La crisi del Maghreb, un compito per l'Italia

La distanza che ci separa da Tunisia, Algeria e Marocco è poca geograficamente, ma enorme quanto a ricchezza. Dobbiamo intervenire per aiutare la trasformazione di questi paesi.

Attualità 17_01_2011

Già da diversi giorni le città algerine e tunisine erano sconvolte da manifestazioni popolari di protesta contro il rincaro di generi di prima necessità come pane, farina e olio. Ma mentre in Algeria, dove l’ordine costituito è più forte, per il momento il governo tiene, in Tunisia la crisi ha dato il colpo finale a un regime già da tempo in declino.

In attesa di conoscere gli sviluppi è il caso di guardare all’orizzonte complessivo del Maghreb
entro cui questa crisi si inscrive. La prima cosa da osservare è che la Tunisia, l’Algeria e anche il Marocco sono dei nostri vicini di casa, più vicini a noi, e tanto più alla Sicilia e alla Sardegna, della maggior parte degli altri Stati membri dell’Unione Europea.
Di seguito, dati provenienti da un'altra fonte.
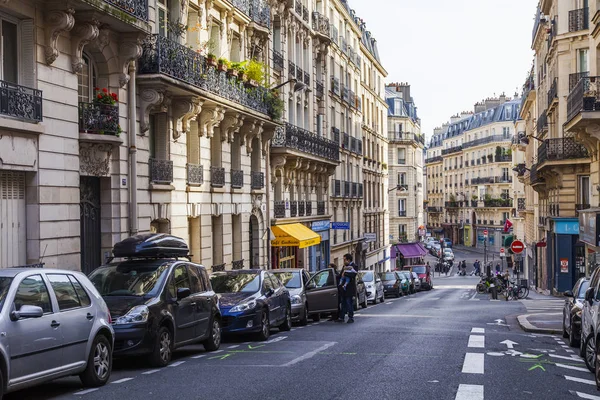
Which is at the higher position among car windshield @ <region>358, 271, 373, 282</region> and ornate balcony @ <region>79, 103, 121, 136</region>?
ornate balcony @ <region>79, 103, 121, 136</region>

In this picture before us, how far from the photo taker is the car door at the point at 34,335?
29.4ft

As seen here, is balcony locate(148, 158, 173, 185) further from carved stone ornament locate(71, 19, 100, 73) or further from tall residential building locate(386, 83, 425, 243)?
tall residential building locate(386, 83, 425, 243)

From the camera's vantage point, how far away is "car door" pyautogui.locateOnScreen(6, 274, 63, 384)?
895 cm

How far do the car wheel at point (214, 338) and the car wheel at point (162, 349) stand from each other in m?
1.90

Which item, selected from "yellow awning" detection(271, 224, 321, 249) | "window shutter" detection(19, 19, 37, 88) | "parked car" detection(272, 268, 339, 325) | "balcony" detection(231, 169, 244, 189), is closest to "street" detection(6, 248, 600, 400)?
"parked car" detection(272, 268, 339, 325)

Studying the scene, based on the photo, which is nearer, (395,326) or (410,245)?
(395,326)

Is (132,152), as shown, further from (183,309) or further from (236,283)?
(183,309)

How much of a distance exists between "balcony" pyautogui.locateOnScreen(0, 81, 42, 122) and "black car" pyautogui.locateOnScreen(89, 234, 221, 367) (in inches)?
127

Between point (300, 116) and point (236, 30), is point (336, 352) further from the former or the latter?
point (300, 116)

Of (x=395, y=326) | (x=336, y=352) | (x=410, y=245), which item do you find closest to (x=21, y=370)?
(x=336, y=352)

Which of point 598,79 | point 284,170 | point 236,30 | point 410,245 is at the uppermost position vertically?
point 236,30

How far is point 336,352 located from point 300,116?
26590 mm

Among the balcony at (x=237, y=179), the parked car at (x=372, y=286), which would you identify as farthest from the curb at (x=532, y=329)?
the parked car at (x=372, y=286)

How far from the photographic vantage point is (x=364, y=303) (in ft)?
102
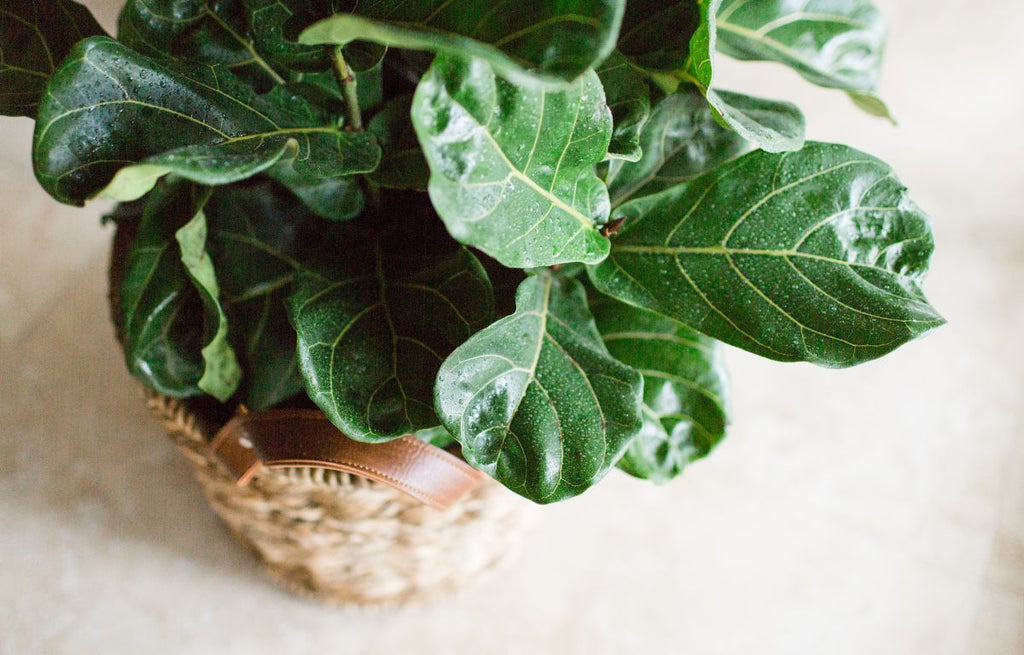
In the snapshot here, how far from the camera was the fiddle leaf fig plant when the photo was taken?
0.47m

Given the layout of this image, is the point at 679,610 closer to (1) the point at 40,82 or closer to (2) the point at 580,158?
(2) the point at 580,158

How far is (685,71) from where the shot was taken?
582 mm

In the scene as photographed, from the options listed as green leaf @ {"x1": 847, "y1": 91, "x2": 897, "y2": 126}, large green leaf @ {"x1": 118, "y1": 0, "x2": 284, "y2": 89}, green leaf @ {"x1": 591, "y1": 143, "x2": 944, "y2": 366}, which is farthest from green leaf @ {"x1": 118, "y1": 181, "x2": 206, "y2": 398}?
green leaf @ {"x1": 847, "y1": 91, "x2": 897, "y2": 126}

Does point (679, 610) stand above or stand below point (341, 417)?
below

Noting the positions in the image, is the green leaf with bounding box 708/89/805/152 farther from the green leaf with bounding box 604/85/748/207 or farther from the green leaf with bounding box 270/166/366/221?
the green leaf with bounding box 270/166/366/221

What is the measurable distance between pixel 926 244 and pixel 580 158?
248mm

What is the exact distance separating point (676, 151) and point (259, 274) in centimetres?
37

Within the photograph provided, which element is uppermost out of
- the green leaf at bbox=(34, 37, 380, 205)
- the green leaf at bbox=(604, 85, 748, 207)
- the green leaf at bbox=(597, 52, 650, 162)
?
the green leaf at bbox=(34, 37, 380, 205)

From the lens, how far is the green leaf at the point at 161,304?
0.66m

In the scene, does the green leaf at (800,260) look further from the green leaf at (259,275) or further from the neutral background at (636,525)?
the neutral background at (636,525)

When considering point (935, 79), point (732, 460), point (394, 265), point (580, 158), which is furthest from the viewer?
point (935, 79)

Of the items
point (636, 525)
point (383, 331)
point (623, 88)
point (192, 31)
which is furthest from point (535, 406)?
point (636, 525)

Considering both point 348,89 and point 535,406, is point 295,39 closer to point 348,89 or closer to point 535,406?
point 348,89

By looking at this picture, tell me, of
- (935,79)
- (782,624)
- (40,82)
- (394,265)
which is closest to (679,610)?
(782,624)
L’Algeria è uno dei nostri principali fornitori di idrocarburi tramite oleodotti e gasdotti che prima di procedere sul fondo del mare attraversano il territorio della Tunisia, dove peraltro ha sede un numero assai consistente di aziende e di stabilimenti italiani.

La distanza che è minima dal punto di vista geografico è però enorme dal punto di vista della ricchezza. Al nostro reddito pro capite pari a quasi 32 mila dollari annui fanno in riscontro i 3825 dollari dell’Algeria e i circa 3.400 della Tunisia. Mentre poi da noi il grosso della popolazione è adulta o anziana, in questi Paesi i giovani sono in maggioranza (nel caso dell’Algeria si calcola siano circa il 70 per cento); e si tratta di persone per lo più disoccupate. Anche grazie ai pittoreschi comportamenti del colonnello Gheddafi in Italia si parla molto della Libia. Questa però ha solo circa 5 milioni e mezzo di abitanti, enormi risorse petrolifere in rapporto alla popolazione e un reddito pro capite di quasi 9.400 dollari. Con un reddito pari a meno della metà di quello libico l’Algeria ha 34 milioni e mezzo di abitanti e la Tunisia oltre 10 milioni.
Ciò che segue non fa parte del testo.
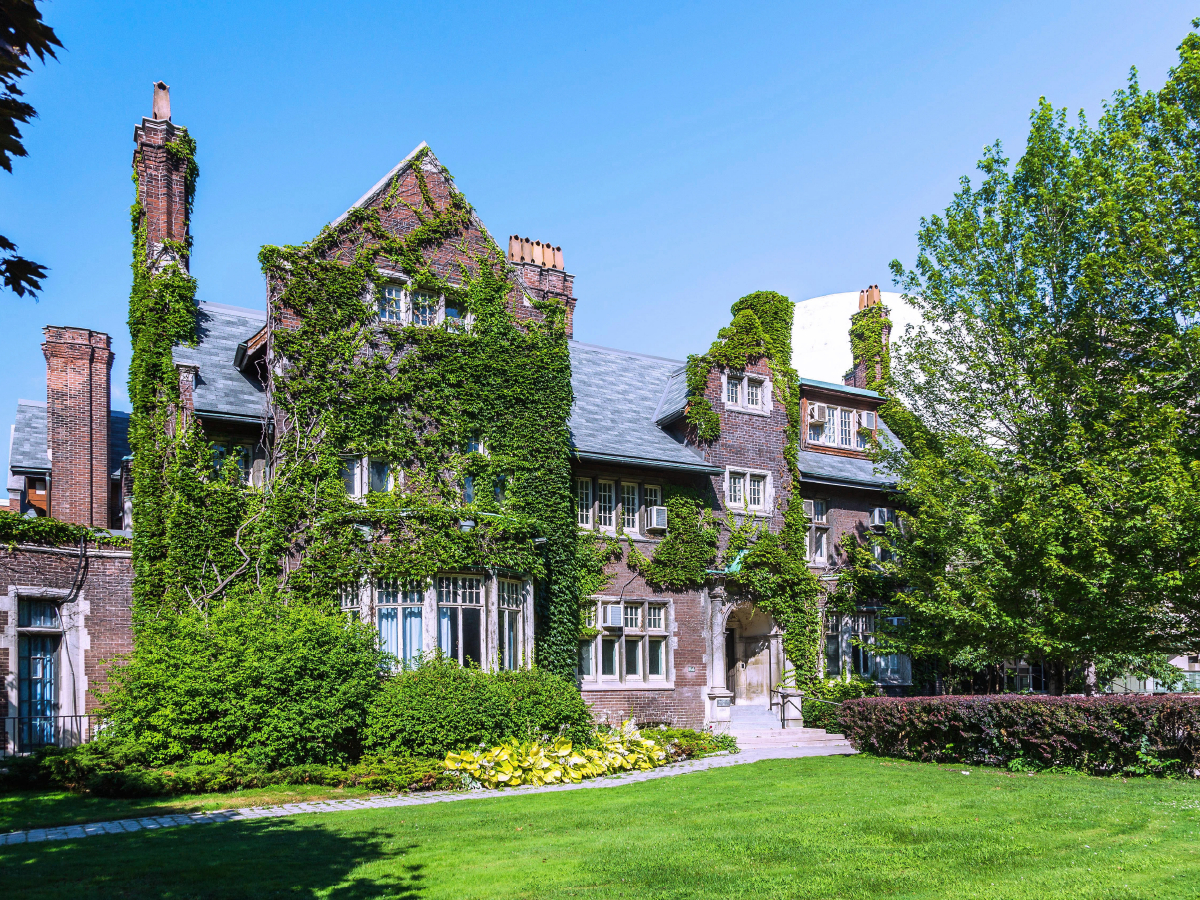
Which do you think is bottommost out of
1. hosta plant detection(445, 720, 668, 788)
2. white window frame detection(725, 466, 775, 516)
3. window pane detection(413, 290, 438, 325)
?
hosta plant detection(445, 720, 668, 788)

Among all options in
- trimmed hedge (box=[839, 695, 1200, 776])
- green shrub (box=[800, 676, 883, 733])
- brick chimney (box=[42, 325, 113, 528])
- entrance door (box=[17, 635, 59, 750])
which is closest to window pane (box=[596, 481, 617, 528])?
green shrub (box=[800, 676, 883, 733])

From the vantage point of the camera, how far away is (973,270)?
24203mm

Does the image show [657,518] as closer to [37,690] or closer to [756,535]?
[756,535]

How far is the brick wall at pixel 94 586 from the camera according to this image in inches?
715

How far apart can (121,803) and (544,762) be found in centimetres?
655

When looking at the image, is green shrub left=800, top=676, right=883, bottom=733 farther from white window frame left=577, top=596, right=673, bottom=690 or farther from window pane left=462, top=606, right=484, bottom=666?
window pane left=462, top=606, right=484, bottom=666

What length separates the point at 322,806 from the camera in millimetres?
13531

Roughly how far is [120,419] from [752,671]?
18.6 metres

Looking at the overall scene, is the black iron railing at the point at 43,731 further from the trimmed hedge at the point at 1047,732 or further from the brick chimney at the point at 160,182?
the trimmed hedge at the point at 1047,732

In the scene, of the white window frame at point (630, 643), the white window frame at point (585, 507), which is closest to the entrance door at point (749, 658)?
the white window frame at point (630, 643)

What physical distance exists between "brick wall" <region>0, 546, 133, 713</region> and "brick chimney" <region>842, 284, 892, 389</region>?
23.5 meters

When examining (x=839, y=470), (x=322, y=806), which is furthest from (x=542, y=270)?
(x=322, y=806)

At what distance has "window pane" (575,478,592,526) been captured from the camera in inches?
937

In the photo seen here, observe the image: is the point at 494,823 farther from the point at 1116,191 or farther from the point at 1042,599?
the point at 1116,191
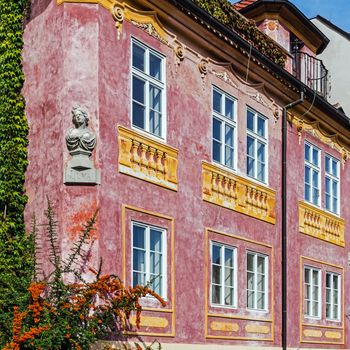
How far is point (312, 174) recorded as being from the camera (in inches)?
906

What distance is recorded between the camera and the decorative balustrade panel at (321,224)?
22.1 m

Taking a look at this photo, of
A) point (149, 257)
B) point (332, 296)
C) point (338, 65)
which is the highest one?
point (338, 65)

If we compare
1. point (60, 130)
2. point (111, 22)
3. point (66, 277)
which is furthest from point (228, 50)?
point (66, 277)

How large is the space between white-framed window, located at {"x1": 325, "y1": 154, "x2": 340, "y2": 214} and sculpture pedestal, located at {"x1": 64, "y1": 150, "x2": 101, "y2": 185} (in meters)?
10.9

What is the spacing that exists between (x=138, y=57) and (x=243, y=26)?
202 inches

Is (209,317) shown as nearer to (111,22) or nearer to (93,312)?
(93,312)

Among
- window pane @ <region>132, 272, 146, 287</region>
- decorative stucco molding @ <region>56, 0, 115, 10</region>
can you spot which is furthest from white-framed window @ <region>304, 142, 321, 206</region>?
decorative stucco molding @ <region>56, 0, 115, 10</region>

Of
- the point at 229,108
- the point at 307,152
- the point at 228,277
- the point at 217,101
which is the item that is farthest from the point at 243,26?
the point at 228,277

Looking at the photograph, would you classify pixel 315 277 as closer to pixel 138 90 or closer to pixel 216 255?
pixel 216 255

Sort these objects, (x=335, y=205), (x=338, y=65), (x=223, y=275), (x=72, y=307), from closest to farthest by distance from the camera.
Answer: (x=72, y=307) < (x=223, y=275) < (x=335, y=205) < (x=338, y=65)

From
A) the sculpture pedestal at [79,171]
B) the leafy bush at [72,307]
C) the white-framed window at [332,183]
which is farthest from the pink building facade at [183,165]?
the white-framed window at [332,183]

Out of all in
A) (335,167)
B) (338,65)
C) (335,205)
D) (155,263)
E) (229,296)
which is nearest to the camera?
(155,263)

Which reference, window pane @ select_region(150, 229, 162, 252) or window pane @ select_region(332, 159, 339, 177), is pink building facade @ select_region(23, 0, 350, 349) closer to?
window pane @ select_region(150, 229, 162, 252)

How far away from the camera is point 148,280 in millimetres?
15570
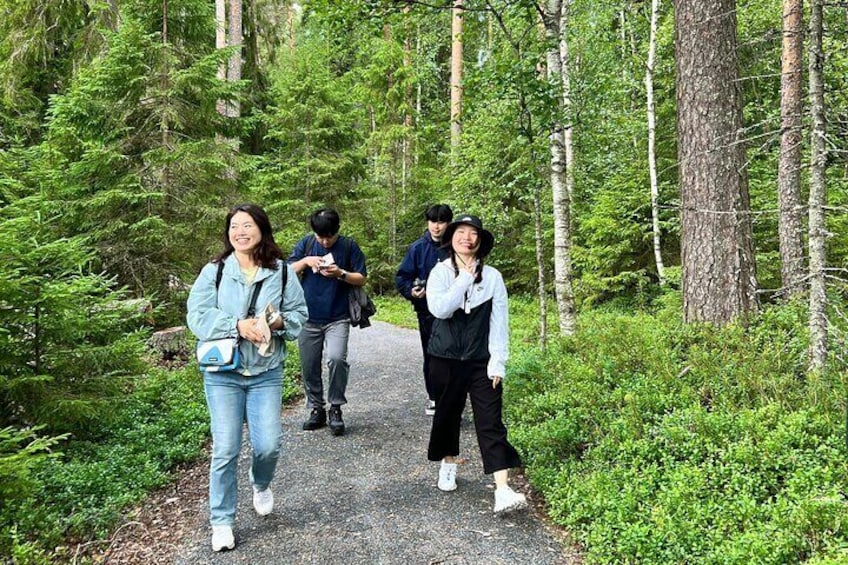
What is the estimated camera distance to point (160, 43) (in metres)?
9.36

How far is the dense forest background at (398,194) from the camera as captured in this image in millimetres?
4254

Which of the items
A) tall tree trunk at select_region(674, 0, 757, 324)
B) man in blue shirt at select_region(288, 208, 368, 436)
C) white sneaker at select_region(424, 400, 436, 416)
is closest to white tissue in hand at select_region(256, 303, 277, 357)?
man in blue shirt at select_region(288, 208, 368, 436)

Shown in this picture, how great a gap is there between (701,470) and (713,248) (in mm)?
2882

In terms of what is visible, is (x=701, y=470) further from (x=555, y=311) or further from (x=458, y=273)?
(x=555, y=311)

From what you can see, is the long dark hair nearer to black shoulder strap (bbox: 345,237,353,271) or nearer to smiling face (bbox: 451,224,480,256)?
smiling face (bbox: 451,224,480,256)

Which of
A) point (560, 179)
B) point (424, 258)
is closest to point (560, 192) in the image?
point (560, 179)

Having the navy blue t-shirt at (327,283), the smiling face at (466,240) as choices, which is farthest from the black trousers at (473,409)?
the navy blue t-shirt at (327,283)

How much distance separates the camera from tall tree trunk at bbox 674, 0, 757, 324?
5617 millimetres

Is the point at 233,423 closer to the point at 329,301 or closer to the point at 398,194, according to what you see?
the point at 329,301

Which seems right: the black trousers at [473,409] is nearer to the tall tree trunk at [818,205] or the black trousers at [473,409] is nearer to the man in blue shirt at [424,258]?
the man in blue shirt at [424,258]

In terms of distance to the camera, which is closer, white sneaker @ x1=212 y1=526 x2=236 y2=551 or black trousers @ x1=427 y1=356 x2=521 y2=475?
white sneaker @ x1=212 y1=526 x2=236 y2=551

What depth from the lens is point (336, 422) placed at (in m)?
A: 5.59

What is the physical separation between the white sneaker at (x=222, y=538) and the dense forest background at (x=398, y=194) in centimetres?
92

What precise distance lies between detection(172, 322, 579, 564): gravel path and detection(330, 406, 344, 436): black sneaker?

Al di là degli sviluppi della crisi politica che in Tunisia ha portato alla caduta di Ben Alì, e augurandosi beninteso che non siano catastrofici, c’è comunque un problema del quale il nostro Paese deve farsi carico: il Maghreb non è di per sé una bomba a orologeria, ma potrebbe diventarlo se le sue masse oggi giovanili giungeranno  all’età adulta senza speranze di un dignitoso futuro. Essendo la seconda economia manifatturiera d’Europa, l’Italia potrebbe e dovrebbe investire ampiamente in questi Paesi per aiutarli a trasformarsi, con comune profitto, in fornitori di manufatti per quei mercati dell’emisfero Sud, innanzitutto l’Africa sub-sahariana, che non possono reggere i nostri prezzi e non sempre hanno davvero bisogno della nostra qualità.